Sugar brands explain their smaller packages

With sugar prices rising, private labels and name brands like C&H Sugar and Domino reduced their packaging size, which didn’t get past observant consumers. 

C&H Sugar, a subsidiary of American Sugar Refining, addressed shoppers’ concerns on the smaller packaging on Facebook in 2011:

“As you may be aware, the price of sugar on the world market has nearly doubled since the end of 2008. … In order to keep the cost per bag of sugar down, many retailers converted their store brand product from a 5-pound to a 4-pound bag. In an effort to maintain affordability we decided to do the same with our C&H® brand sugar. The reduction in size, however, is not enough to offset the cost increase in the remaining four pounds of the product.

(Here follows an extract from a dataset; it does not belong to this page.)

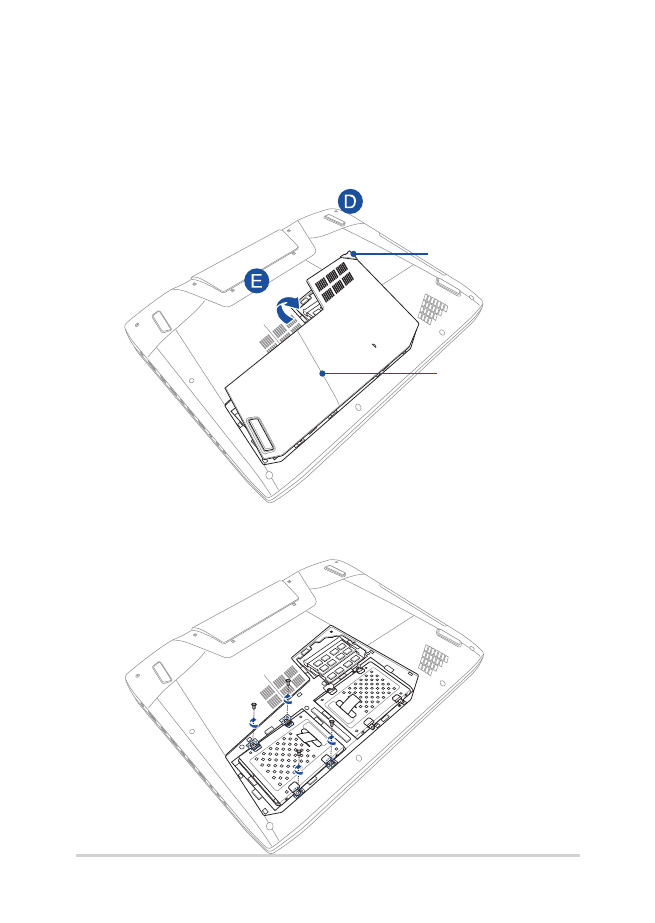 D

E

That’s why you’re seeing the price go up and the size go down at the same time,” C&H wrote. 

Domino Sugar, another ASR subsidiary, also switched to 4 pounds back then and gave a similar explanation on Facebook and Twitter.

A Kroger representative told Marketplace the company stopped selling the 5-pound version of its in-house label a few years ago, although the change had been underway for about a decade. 

“To keep the cost-per-bag of sugar down, Kroger began transitioning from a five-pound bag of sugar to the four-pound size in 2014. This move aligned the company’s Our Brand sugar sizing with many other retailers who also converted to the smaller size. We fully discontinued the larger size in July 2020,” the spokesperson said.

Shoppers have taken to social media to bid farewell — and lament — the loss of the 5-pound bag.

“We cooks and baking enthusiasts have seen this wily tactic of the food industry a lot throughout the last 20 years,” said one Reddit user.